Balinalar, Hais Adası 5'i ele geçiren ve deniz kızlarına karanlıkta yardım eden insanlardan şimdiden büyük baş ağrıları çekiyordu. Çok güçlü olduklarından değil, deniz kızlarının yardım almış olması endişe vericiydi.
"Astlarımdan biri bunu çözerken ağır yaralandı. Seninle temasa geçtim çünkü onun deniz kızı zehriyle çabucak ilgilenmemiz gerekiyor ve bu bilgiyi senin de bilmen gerektiğini düşündüm."
Ancak Paseton, Cale'in yorumlarını duyduktan sonra bir soru sordu.
"Genç efendi Cale, bunu neden araştırdınız?"
Cale bir an için ağzını kapattı. Yüzünde nadir, garip bir gülümseme vardı.
"Sadece endişelendiğim için."
Raon görünmez değildi ama yine de Cale'in zihnine konuşmayı seçti.
Yine yapıyorsun.
Ancak Cale bunu görmezden geldi ve sinirli görünmeye başladı.
"Bizim topraklarımızdaki Karanlık Orman sayesinde denizkızlarının güçlenmesiyle, güçlü Balina'nın onunla ilgilenebileceğini bilsem de bir şekilde yardım etmek istedim."

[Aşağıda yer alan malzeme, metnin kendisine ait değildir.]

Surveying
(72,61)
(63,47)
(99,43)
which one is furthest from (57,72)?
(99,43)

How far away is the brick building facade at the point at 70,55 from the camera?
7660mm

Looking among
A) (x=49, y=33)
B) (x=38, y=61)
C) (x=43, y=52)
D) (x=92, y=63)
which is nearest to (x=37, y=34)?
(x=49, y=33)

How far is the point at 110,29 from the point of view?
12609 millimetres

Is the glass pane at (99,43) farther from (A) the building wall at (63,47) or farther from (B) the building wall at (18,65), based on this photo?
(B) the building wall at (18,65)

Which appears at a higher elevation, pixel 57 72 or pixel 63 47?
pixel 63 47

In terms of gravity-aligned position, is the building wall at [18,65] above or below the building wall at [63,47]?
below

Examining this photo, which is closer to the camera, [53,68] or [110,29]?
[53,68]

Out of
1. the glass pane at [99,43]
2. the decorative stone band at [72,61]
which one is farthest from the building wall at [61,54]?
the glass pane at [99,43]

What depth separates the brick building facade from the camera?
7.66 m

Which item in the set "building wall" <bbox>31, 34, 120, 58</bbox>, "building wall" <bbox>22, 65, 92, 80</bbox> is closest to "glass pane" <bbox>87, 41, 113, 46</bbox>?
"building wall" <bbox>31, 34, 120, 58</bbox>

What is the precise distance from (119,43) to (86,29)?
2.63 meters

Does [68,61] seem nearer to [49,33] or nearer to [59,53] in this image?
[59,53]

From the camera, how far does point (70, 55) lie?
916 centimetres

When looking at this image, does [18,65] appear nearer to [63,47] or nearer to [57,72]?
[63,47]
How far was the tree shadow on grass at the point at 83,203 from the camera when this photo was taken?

Paseton, Cale'in yüzündeki ifadenin utançtan biri olduğunu düşündü. Cale, bacağındaki deniz kızı zehrinden kurtulmasına yardım ettiğinde benzer bir ifadeye sahipti.
Yakışıklı Paseton'un gözlerinden birçok duygu hızla geçti. Güzel gözleri karanlık gece göğünün altında bile çok netti.
Cale başını çevirdi.
"Anlıyorum."
"Yabancı değiliz."
Diğerleriyle göz teması kurmadan önce rasgele cevap verdi.
Rosalyn ve Choi Han, Cale'e bakıyorlardı. Gözleri söylemek istediklerini kolayca ortaya koyuyordu.
'Gerçekten farklı değil mi?'
Paseton daha sonra konuşmaya başladı.
"Çok teşekkür ederim genç efendi-nim. Geçen sefer hayatımı kurtardıktan sonra yine bize yardım ettin."